• Instructions for the task
Convert the items starting at the line containing "By looking at" and ending at the line containing "614 millimetres" into a two-column CSV with the headers item_text and answer, one row per item. Wrap each field in double quotes and replace any line breaks with spaces.

········

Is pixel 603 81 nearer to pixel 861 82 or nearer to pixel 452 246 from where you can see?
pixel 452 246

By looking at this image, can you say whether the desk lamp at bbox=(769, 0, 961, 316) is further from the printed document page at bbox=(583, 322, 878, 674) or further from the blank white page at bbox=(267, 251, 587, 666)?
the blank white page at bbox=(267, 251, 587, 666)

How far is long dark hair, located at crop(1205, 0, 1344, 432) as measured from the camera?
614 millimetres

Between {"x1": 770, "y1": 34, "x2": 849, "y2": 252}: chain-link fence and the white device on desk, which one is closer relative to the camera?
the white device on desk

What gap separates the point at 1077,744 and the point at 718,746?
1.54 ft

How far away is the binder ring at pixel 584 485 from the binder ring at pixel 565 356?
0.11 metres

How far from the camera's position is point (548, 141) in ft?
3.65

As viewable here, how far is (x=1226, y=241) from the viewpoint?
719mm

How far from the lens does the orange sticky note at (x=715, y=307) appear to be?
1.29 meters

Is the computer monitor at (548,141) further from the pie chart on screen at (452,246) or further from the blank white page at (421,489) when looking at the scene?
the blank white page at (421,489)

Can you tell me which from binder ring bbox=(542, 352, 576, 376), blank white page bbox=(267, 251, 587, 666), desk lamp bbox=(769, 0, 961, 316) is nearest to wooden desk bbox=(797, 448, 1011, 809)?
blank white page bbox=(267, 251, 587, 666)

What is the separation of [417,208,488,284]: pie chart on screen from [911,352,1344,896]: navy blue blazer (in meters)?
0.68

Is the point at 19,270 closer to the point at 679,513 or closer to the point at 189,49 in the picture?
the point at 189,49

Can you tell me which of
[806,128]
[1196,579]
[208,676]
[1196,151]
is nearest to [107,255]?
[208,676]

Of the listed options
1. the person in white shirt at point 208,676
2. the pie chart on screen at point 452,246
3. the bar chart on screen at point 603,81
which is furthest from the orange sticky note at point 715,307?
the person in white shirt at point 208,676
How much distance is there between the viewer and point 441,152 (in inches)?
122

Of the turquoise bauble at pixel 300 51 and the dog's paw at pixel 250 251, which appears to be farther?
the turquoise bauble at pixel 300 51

········

• Completed task
item_text,answer
"By looking at this image, can you say whether the desk lamp at bbox=(769, 0, 961, 316) is further from the printed document page at bbox=(583, 322, 878, 674) or further from the blank white page at bbox=(267, 251, 587, 666)?","the blank white page at bbox=(267, 251, 587, 666)"
"How far is long dark hair, located at crop(1205, 0, 1344, 432) as measured from the camera?","614 millimetres"